Indie nie są częścią sił dowodzonych przez USA na Morzu Czerwonym. Jednak przedstawiciele władz twierdzą, że dysponują dwoma okrętami liniowymi w Zatoce Adeńskiej i co najmniej 10 okrętami w północnej i zachodniej części Morza Arabskiego, a także samolotami rozpoznawczymi. Twierdzą, że jest to największa dyslokacja Indii w tym regionie.
Indyjski okręt wojenny.
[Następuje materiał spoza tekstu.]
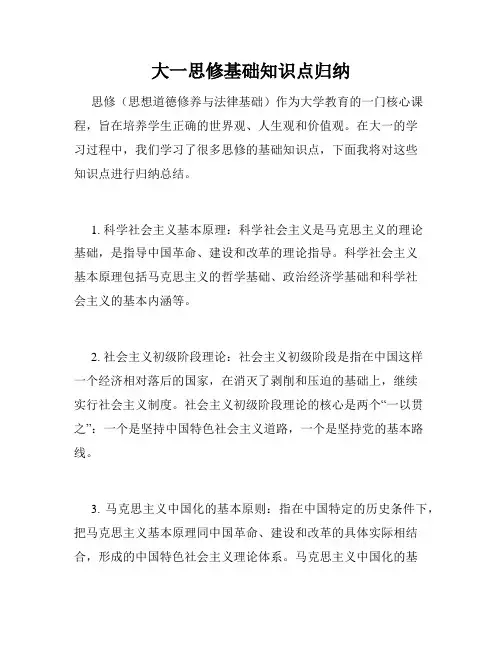 大一思修基础知识点归纳

思修（思想道德修养与法律基础）作为大学教育的一门核心课程，旨在培养学生正确的世界观、人生观和价值观。在大一的学习过程中，我们学习了很多思修的基础知识点，下面我将对这些知识点进行归纳总结。

1. 科学社会主义基本原理：科学社会主义是马克思主义的理论基础，是指导中国革命、建设和改革的理论指导。科学社会主义基本原理包括马克思主义的哲学基础、政治经济学基础和科学社会主义的基本内涵等。

2. 社会主义初级阶段理论：社会主义初级阶段是指在中国这样一个经济相对落后的国家，在消灭了剥削和压迫的基础上，继续实行社会主义制度。社会主义初级阶段理论的核心是两个“一以贯之”：一个是坚持中国特色社会主义道路，一个是坚持党的基本路线。

3. 马克思主义中国化的基本原则：指在中国特定的历史条件下，把马克思主义基本原理同中国革命、建设和改革的具体实际相结合，形成的中国特色社会主义理论体系。马克思主义中国化的基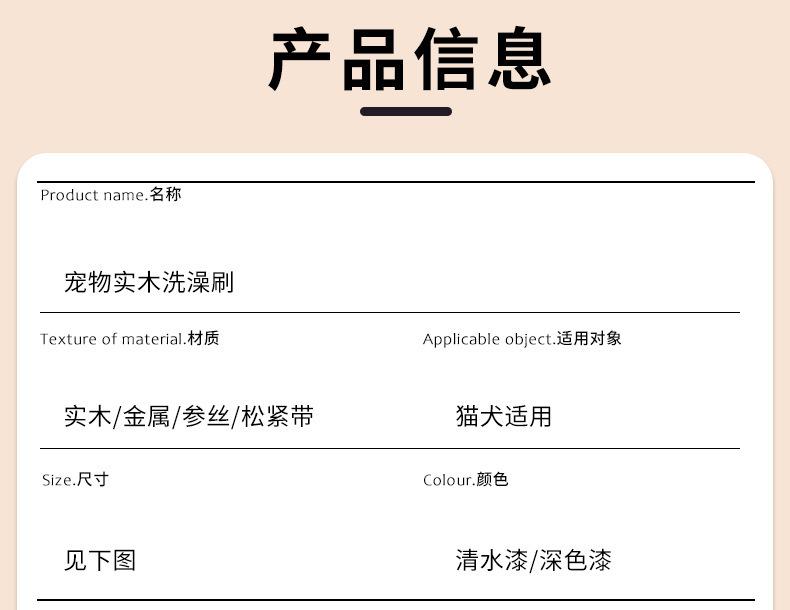 产品信息

Product name.名称

宠物实木洗澡刷

Texture of material.材质

实木/金属/参丝/松紧带

Applicable object.适用对象

猫犬适用

Size.尺寸

见下图

Colour.颜色

清水漆/深色漆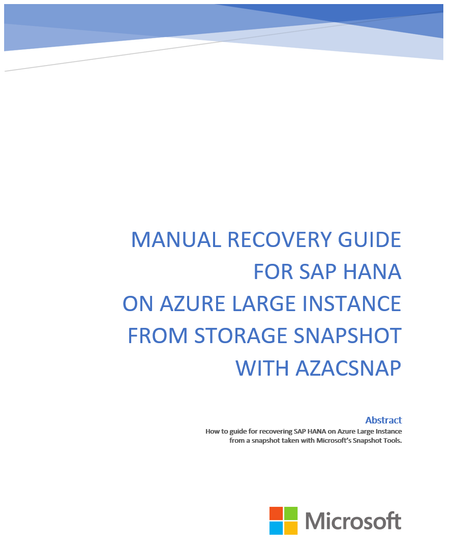 MANUAL RECOVERY GUIDE
FOR SAP HANA
ON AZURE LARGE INSTANCE
FROM STORAGE SNAPSHOT
WITH AZACSNAP

Abstract
How to guide for recovering SAP HANA on Azure Large Instance from a snapshot taken with Microsoft's Snapshot Tools.

Microsoft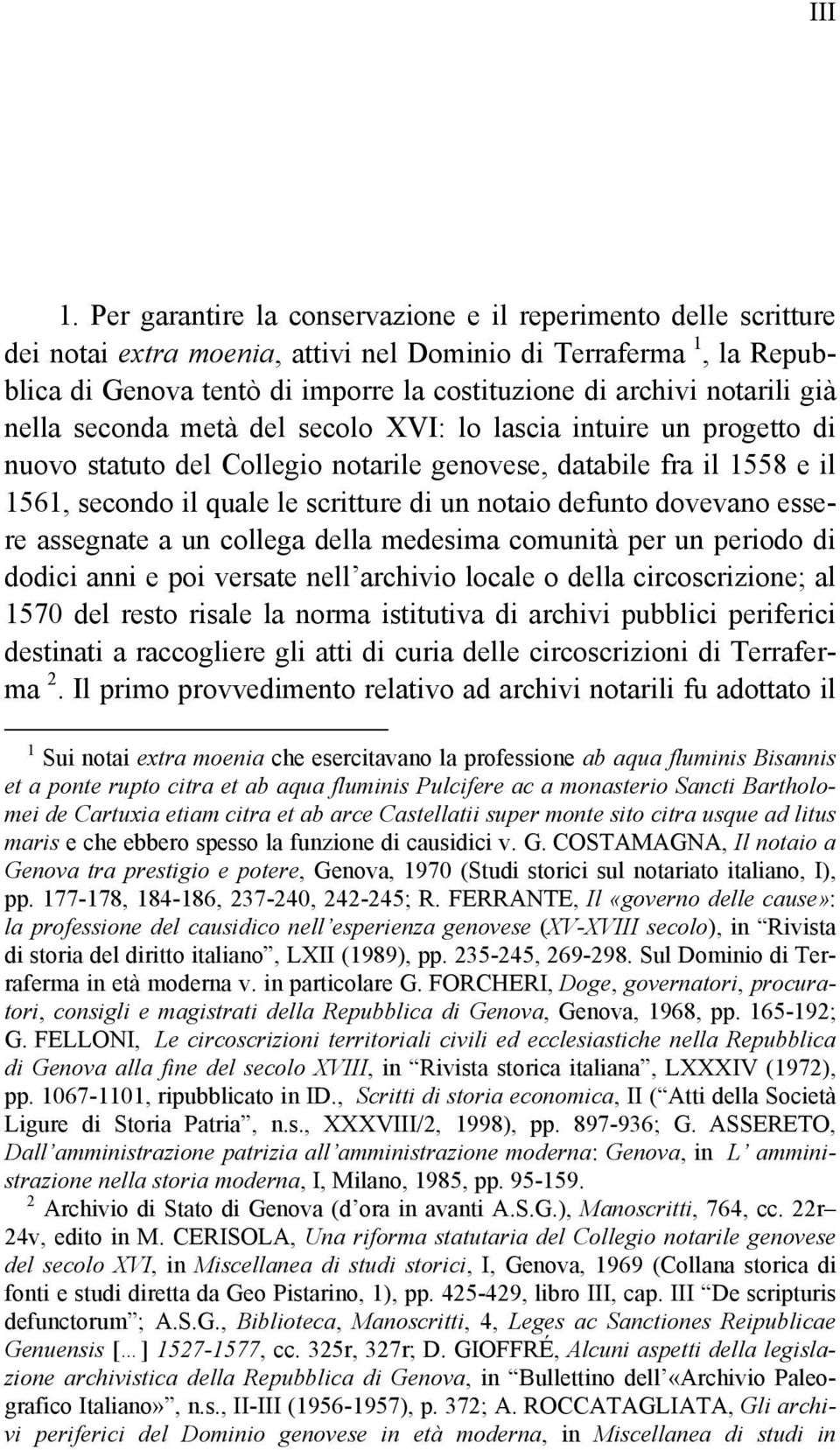 III

1. Per garantire la conservazione e il reperimento delle scritture dei notai extra moenia, attivi nel Dominio di Terraferma $^1$, la Repubblica di Genova tentò di imporre la costituzione di archivi notarili già nella seconda metà del secolo XVI: lo lascia intuire un progetto di nuovo statuto del Collegio notarile genovese, databile fra il 1558 e il 1561, secondo il quale le scritture di un notaio defunto dovevano essere assegnate a un collega della medesima comunità per un periodo di dodici anni e poi versate nell'archivio locale o della circoscrizione; al 1570 del resto risale la norma istitutiva di archivi pubblici periferici destinati a raccogliere gli atti di curia delle circoscrizioni di Terraferma $^2$. Il primo provvedimento relativo ad archivi notarili fu adottato il

$^1$ Sui notai extra moenia che esercitavano la professione ab aqua fluminis Bisannis et a ponte rupto citra et ab aqua fluminis Pulcifere ac a monasterio Sancti Bartholomei de Cartuxia etiam citra et ab arce Castellatii super monte sito citra usque ad litus maris e che ebbero spesso la funzione di causidici v. G. COSTAMAGNA, Il notaio a Genova tra prestigio e potere, Genova, 1970 (Studi storici sul notariato italiano, I), pp. 177-178, 184-186, 237-240, 242-245; R. FERRANTE, Il «governo delle cause»: la professione del causidico nell'esperienza genovese (XV-XVIII secolo), in "Rivista di storia del diritto italiano", LXII (1989), pp. 235-245, 269-298. Sul Dominio di Terraferma in età moderna v. in particolare G. FORCHERI, Doge, governatori, procuratori, consigli e magistrati della Repubblica di Genova, Genova, 1968, pp. 165-192; G. FELLONI, Le circoscrizioni territoriali civili ed ecclesiastiche nella Repubblica di Genova alla fine del secolo XVIII, in "Rivista storica italiana", LXXXIV (1972), pp. 1067-1101, ripubblicato in ID., Scritti di storia economica, II ("Atti della Società Ligure di Storia Patria", n.s., XXXVIII/2, 1998), pp. 897-936; G. ASSERETO, Dall'amministrazione patrizia all'amministrazione moderna: Genova, in L' amministrazione nella storia moderna, I, Milano, 1985, pp. 95-159.

$^2$ Archivio di Stato di Genova (d'ora in avanti A.S.G.), Manoscritti, 764, cc. 22r–24v, edito in M. CERISOLA, Una riforma statutaria del Collegio notarile genovese del secolo XVI, in Miscellanea di studi storici, I, Genova, 1969 (Collana storica di fonti e studi diretta da Geo Pistarino, 1), pp. 425-429, libro III, cap. III "De scripturis defunctorum"; A.S.G., Biblioteca, Manoscritti, 4, Leges ac Sanctiones Reipublicae Genuensis [...] 1527-1577, cc. 325r, 327r; D. GIOFFRÉ, Alcuni aspetti della legislazione archivistica della Repubblica di Genova, in "Bullettino dell'«Archivio Paleografico Italiano»", n.s., II-III (1956-1957), p. 372; A. ROCCATAGLIATA, Gli archivi periferici del Dominio genovese in età moderna, in Miscellanea di studi in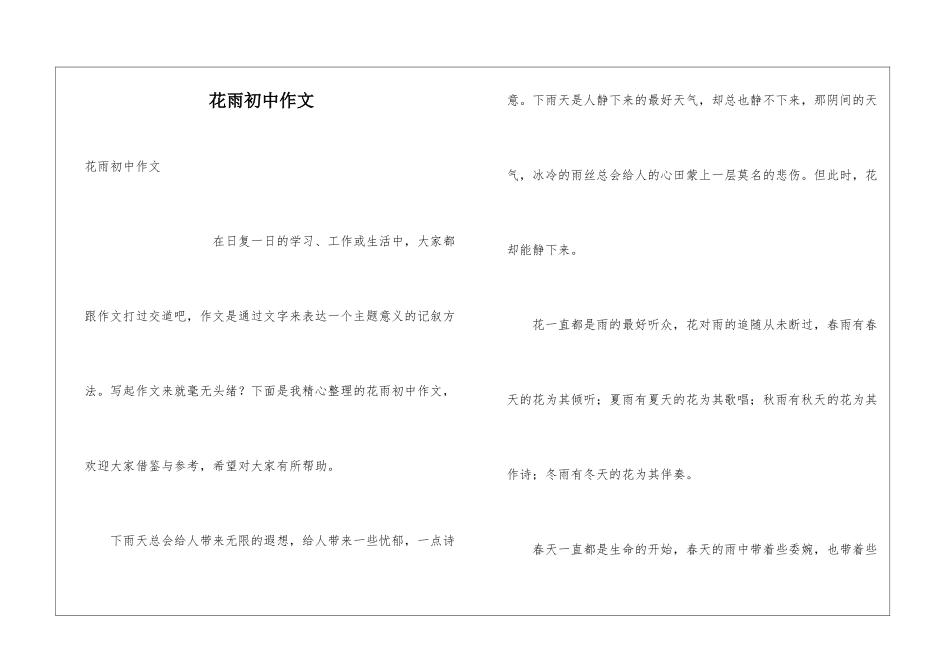 花雨初中作文

花雨初中作文

在日复一日的学习、工作或生活中，大家都跟作文打过交道吧，作文是通过文字来表达一个主题意义的记叙方法。写起作文来就毫无头绪？下面是我精心整理的花雨初中作文，欢迎大家借鉴与参考，希望对大家有所帮助。

下雨天总会给人带来无限的遐想，给人带来一些忧郁，一点诗意。下雨天是人静下来的最好天气，却总也静不下来，那阴间的天气，冰冷的雨丝总会给人的心田蒙上一层莫名的悲伤。但此时，花却能静下来。

花一直都是雨的最好听众，花对雨的追随从未断过，春雨有春天的花为其倾听；夏雨有夏天的花为其歌唱；秋雨有秋天的花为其作诗；冬雨有冬天的花为其伴奏。

春天一直都是生命的开始，春天的雨中带着些委婉，也带着些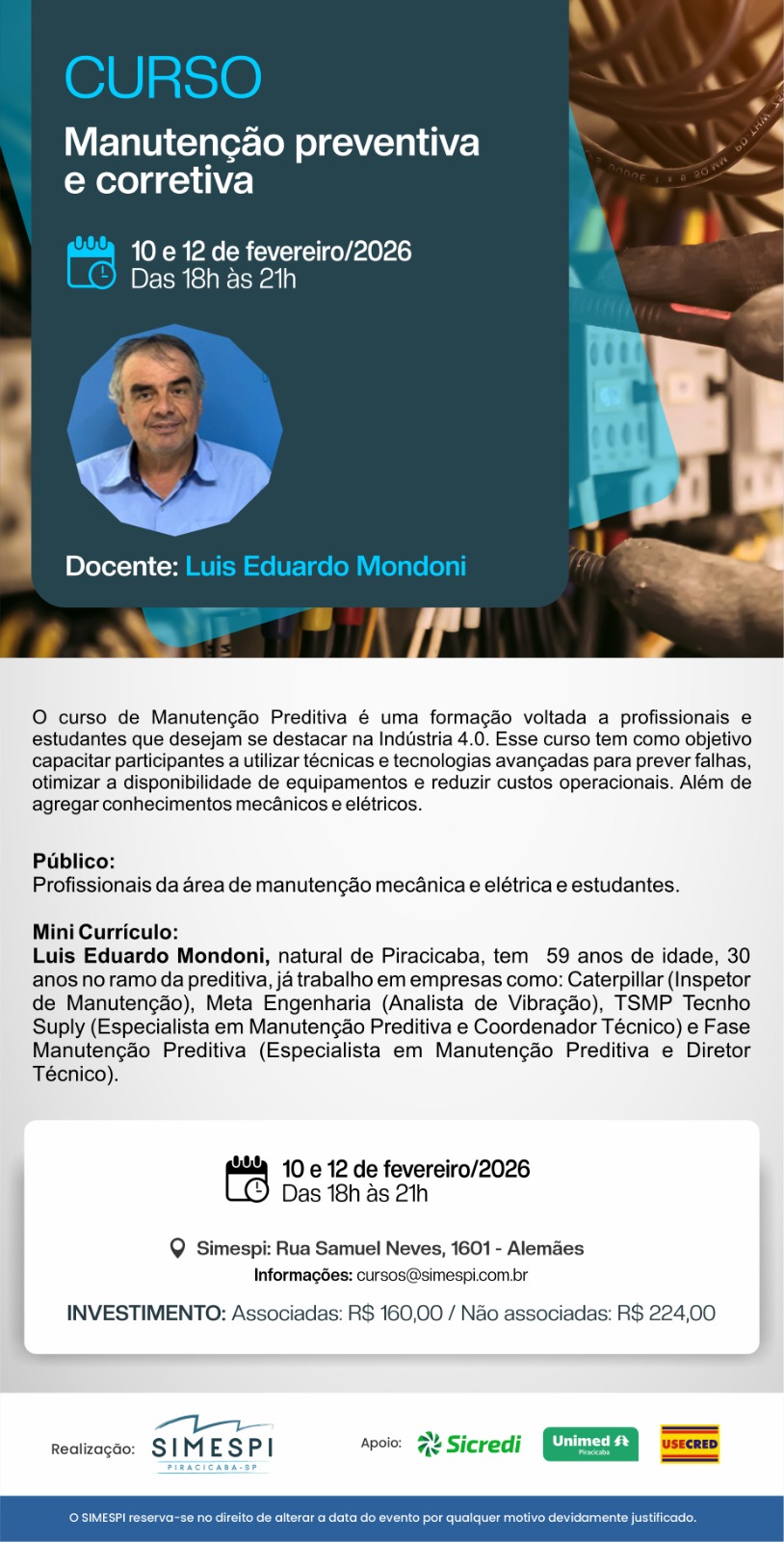 CURSO
Manutenção preventiva e corretiva

10 e 12 de fevereiro/2026
Das 18h às 21h

Docente: Luis Eduardo Mondoni

O curso de Manutenção Preditiva é uma formação voltada a profissionais e estudantes que desejam se destacar na Indústria 4.0. Esse curso tem como objetivo capacitar participantes a utilizar técnicas e tecnologias avançadas para prever falhas, otimizar a disponibilidade de equipamentos e reduzir custos operacionais. Além de agregar conhecimentos mecânicos e elétricos.

Público:
Profissionais da área de manutenção mecânica e elétrica e estudantes.

Mini Currículo:
Luis Eduardo Mondoni, natural de Piracicaba, tem 59 anos de idade, 30 anos no ramo da preditiva, já trabalho em empresas como: Caterpillar (Inspetor de Manutenção), Meta Engenharia (Analista de Vibração), TSMP Tecnho Suply (Especialista em Manutenção Preditiva e Coordenador Técnico) e Fase Manutenção Preditiva (Especialista em Manutenção Preditiva e Diretor Técnico).

10 e 12 de fevereiro/2026
Das 18h às 21h

Simespi: Rua Samuel Neves, 1601 - Alemães
Informações: cursos@simespi.com.br

INVESTIMENTO: Associadas: R$ 160,00 / Não associadas: R$ 224,00

Realização: SIMESPI PIRACICABA-SP

Apoio: Sicredi Unimed Piracicaba USECRED

O SIMESPI reserva-se no direito de alterar a data do evento por qualquer motivo devidamente justificado.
Zdjęcie: Marynarka Wojenna Indii
Rosnące możliwości i reputacja Indii pomogą w rozwiązaniu trudnych sytuacji w regionie, powiedział minister spraw zagranicznych Subrahmanyam Jaishankar. „Nie będziemy postrzegani jako odpowiedzialny kraj, jeśli powiemy, że nie mamy nic do roboty, gdy wokół nas dzieją się złe rzeczy” – powiedział we wtorek.
Inne państwa, w tym USA, Francja i Chiny, również mają w tym regionie swoje siły morskie, jednak przedstawiciele Indii twierdzą, że ich obecność jest największa.
Przedstawiciele indyjskiego wojska i obrony poinformowali, że personel marynarki wojennej, w tym komandosi, skontrolował w ciągu ostatnich dwóch miesięcy ponad 250 statków i małych łodzi, przejmując ponad 40 z nich. Piractwo powraca po sześcioletniej przerwie.
Poinformowano, że od 1 grudnia indyjska marynarka wojenna odnotowała co najmniej 17 incydentów porwania, próby porwania i podejrzanych podejść.
Marynarka Wojenna Indii poinformowała, że w ciągu dwóch dni na początku tego tygodnia uratowała dwóch Irańczyków i pomogła w akcji ratunkowej lankijskiego kutra rybackiego. W grudniu udzieliła pomocy dwóm statkom handlowym zaatakowanym w pobliżu indyjskiej wyłącznej strefy ekonomicznej .
Siły Huti z Jemenu od listopada atakują statki na Morzu Czerwonym, będącym częścią szlaku wodnego, przez który przechodzi około 12% światowego ruchu morskiego.
Grupa zadaniowa pod dowództwem USA w ostatnich tygodniach chroniła statki na Morzu Czerwonym i przeprowadzała ataki na siły Huti w całym Jemenie.